TEXT EXTRACT:
* * * * *

Opacity. When a Lambda function with s3:GetObject reads a file, you know exactly why: the code called that API. When an AI agent reads a file, the reason is a chain of model decisions that may not be logged, may not be auditable, and may not be consistent across runs. The audit trail that IAM depends on — who accessed what and why — becomes significantly harder to maintain.
The Same Mistakes, Same Causes
Walk through an AI agent deployment today and the anti-patterns are familiar:
Over-provisioned service accounts. The agent needs to read documents, call an API, maybe update a record. Rather than enumerate exactly which documents, which API endpoints, which records — all of which requires upfront work — the team grants broad access and ships. The access never gets tightened because the agent works and nobody is specifically accountable for its permissions.
Static long-lived credentials. The agent’s API keys are in environment variables. They were created six months ago. They’ve never been rotated. If the agent is compromised or its runtime environment is accessed, those credentials are available — and they’re broad.
No audit trail. The agent runs under a shared service account used by other services too. When CloudTrail shows an unexpected S3 read from that account, there is no way to know whether it came from the agent, the other service, or something else entirely.
“We’ll tighten it later.” The phrase that has followed every IAM explosion since 2012. Later rarely comes while the system is working.

* * * * *

AVAILABLE DATA:
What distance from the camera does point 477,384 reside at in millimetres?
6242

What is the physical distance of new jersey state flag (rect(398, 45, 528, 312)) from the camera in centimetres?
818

* * * * *

CHALLENGES:
**a)** In the passage on AI agent access, where are the agent's API keys stored?
**b)** Output the part of the passage on AI agent access between "Opacity. When a" and "harder to maintain.", inclusive.
The listing has no connection to the passage on AI agent access.

RESULTS FOR THE EXERCISE:
**a)** In environment variables.

**b)**
Opacity. When a Lambda function with s3:GetObject reads a file, you know exactly why: the code called that API. When an AI agent reads a file, the reason is a chain of model decisions that may not be logged, may not be auditable, and may not be consistent across runs. The audit trail that IAM depends on — who accessed what and why — becomes significantly harder to maintain.